*Task brief*:
After locating the line that contains "Enduring Questions What" in the following entries, reproduce it and each later line exactly, including the last.

*** Data for this task ***

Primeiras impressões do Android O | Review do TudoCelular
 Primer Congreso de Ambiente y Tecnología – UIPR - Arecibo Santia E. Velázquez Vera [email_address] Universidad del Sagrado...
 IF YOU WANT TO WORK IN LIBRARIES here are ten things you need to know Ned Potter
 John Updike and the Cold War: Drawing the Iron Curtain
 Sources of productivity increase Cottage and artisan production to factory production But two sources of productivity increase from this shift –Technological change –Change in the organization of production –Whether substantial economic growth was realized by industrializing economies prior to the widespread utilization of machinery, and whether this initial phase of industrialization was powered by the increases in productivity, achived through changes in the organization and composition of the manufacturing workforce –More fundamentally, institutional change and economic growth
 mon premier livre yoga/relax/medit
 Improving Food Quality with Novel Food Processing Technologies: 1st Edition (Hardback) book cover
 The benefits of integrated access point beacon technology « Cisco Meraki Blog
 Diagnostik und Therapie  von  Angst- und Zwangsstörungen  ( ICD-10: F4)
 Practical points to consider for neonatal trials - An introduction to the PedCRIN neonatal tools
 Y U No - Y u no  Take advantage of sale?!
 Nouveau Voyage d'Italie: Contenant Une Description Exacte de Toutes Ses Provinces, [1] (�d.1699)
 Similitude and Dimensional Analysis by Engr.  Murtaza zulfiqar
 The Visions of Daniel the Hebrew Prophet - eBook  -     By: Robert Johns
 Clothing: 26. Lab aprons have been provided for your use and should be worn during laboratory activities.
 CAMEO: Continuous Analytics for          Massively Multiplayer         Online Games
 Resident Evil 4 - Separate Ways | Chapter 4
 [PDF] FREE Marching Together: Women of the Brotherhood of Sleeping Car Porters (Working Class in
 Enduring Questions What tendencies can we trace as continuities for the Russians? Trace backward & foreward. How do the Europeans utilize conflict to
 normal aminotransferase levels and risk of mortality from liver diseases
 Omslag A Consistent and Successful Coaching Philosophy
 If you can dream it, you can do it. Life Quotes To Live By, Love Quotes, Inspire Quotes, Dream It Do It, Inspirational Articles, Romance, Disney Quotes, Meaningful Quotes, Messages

*** End of Data for this task ***

*Expected answer*:
 Enduring Questions What tendencies can we trace as continuities for the Russians? Trace backward & foreward. How do the Europeans utilize conflict to
 normal aminotransferase levels and risk of mortality from liver diseases
 Omslag A Consistent and Successful Coaching Philosophy
 If you can dream it, you can do it. Life Quotes To Live By, Love Quotes, Inspire Quotes, Dream It Do It, Inspirational Articles, Romance, Disney Quotes, Meaningful Quotes, Messages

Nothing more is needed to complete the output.